((

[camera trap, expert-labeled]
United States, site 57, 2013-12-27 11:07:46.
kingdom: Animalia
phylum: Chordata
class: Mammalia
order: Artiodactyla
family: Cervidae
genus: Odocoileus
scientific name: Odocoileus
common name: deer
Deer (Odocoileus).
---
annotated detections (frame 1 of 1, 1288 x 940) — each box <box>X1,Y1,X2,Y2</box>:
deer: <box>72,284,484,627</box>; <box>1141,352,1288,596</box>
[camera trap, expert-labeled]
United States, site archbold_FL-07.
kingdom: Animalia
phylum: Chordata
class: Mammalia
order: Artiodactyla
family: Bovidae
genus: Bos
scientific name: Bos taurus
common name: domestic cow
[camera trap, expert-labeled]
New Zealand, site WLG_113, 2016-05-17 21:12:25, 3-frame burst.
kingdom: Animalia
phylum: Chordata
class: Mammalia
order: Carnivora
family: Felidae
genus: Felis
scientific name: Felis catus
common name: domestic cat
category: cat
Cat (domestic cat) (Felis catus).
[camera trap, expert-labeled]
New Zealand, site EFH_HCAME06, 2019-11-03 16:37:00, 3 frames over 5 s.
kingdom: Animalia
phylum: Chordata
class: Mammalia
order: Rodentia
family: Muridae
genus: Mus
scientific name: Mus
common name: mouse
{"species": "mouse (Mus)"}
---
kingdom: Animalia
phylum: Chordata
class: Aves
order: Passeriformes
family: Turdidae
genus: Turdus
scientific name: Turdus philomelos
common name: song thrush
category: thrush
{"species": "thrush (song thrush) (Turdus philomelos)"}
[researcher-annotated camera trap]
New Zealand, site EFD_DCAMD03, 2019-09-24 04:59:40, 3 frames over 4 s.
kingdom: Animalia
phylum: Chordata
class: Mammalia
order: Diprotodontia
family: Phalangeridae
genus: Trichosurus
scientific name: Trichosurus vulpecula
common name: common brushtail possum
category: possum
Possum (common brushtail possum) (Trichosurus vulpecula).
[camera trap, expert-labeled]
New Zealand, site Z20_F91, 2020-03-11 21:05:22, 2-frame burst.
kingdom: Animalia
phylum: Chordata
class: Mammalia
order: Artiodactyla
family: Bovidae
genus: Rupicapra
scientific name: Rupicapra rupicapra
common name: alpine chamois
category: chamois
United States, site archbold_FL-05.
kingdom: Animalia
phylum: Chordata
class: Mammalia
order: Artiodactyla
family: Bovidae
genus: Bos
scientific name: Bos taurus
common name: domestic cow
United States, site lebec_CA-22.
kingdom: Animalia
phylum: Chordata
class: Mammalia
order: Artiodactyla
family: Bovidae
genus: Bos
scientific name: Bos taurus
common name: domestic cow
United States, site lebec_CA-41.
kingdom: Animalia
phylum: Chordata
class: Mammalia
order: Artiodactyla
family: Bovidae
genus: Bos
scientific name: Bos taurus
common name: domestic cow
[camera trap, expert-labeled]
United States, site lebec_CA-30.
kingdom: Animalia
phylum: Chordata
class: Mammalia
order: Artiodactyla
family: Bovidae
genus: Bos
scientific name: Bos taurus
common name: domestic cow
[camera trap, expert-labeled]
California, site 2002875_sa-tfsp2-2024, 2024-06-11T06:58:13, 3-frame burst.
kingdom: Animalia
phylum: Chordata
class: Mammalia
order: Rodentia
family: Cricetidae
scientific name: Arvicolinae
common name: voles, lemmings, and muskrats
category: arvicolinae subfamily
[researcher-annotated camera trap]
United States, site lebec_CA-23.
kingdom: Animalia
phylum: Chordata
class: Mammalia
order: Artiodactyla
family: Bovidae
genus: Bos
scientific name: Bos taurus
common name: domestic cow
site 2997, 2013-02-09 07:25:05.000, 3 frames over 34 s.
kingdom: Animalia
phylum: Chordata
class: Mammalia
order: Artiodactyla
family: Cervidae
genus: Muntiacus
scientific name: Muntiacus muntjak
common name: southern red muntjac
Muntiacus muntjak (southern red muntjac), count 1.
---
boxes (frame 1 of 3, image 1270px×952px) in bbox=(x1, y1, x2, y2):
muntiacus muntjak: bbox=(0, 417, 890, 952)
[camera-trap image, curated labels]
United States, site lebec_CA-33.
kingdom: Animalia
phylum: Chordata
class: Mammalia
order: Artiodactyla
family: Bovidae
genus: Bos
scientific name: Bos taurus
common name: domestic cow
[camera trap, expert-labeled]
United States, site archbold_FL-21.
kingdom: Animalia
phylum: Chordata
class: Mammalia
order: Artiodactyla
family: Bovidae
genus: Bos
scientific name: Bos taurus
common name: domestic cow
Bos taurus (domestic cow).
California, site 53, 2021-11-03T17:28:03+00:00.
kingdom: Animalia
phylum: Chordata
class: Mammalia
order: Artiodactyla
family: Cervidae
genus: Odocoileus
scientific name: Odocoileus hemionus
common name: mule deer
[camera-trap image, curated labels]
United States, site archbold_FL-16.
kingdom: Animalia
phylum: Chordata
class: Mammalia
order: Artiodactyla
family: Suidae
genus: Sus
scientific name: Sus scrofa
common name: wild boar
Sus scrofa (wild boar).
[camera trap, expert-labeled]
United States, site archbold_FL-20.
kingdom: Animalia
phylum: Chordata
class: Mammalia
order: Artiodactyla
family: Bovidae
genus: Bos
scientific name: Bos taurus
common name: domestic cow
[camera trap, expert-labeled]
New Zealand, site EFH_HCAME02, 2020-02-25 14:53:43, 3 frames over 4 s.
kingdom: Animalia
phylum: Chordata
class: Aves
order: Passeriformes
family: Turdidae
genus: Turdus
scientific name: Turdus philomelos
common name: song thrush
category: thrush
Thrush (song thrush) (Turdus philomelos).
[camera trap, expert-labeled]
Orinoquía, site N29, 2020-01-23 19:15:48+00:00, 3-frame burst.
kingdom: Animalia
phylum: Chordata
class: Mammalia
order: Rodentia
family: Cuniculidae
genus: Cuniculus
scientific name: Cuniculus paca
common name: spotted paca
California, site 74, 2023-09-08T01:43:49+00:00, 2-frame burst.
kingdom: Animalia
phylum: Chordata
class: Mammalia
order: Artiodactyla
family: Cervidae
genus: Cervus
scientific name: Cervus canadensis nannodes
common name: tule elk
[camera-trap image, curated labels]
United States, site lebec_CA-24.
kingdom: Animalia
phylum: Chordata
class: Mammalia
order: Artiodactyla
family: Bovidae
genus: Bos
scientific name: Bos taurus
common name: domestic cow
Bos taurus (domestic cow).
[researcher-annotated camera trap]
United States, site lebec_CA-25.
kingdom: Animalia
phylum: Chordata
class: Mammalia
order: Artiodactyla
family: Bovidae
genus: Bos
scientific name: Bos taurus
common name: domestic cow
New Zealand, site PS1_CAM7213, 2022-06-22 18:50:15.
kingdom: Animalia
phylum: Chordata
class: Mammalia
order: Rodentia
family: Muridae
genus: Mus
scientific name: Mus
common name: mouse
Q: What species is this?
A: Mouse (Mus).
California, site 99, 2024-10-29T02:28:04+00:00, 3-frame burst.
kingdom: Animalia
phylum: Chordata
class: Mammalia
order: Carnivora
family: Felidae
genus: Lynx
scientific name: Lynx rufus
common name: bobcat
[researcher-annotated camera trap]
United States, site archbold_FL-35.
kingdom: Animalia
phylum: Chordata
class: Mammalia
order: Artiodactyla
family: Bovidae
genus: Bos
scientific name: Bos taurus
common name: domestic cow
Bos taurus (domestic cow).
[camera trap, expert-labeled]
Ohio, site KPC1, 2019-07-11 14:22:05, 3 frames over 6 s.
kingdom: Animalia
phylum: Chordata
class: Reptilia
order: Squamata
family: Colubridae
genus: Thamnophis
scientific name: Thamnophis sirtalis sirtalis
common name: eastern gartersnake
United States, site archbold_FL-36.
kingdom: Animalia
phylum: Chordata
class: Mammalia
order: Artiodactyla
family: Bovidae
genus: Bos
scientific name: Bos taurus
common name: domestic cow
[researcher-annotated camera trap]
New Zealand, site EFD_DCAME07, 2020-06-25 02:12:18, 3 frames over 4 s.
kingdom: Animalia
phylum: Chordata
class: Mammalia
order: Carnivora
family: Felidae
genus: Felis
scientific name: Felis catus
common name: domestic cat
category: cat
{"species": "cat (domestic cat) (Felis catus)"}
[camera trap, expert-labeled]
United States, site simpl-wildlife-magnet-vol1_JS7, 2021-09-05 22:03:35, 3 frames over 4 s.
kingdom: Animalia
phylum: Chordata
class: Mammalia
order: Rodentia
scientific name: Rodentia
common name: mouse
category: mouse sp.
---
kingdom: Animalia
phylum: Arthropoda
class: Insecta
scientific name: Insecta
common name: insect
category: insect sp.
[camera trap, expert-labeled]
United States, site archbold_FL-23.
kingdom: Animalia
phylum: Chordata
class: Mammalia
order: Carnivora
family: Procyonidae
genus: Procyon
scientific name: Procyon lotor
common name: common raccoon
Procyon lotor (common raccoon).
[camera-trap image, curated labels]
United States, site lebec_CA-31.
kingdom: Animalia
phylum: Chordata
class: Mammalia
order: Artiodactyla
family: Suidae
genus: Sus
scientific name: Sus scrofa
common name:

))

## PROMPT:
Tell how many lines in the material above include the word "over", giving the number only.

## TASK ANSWER:
7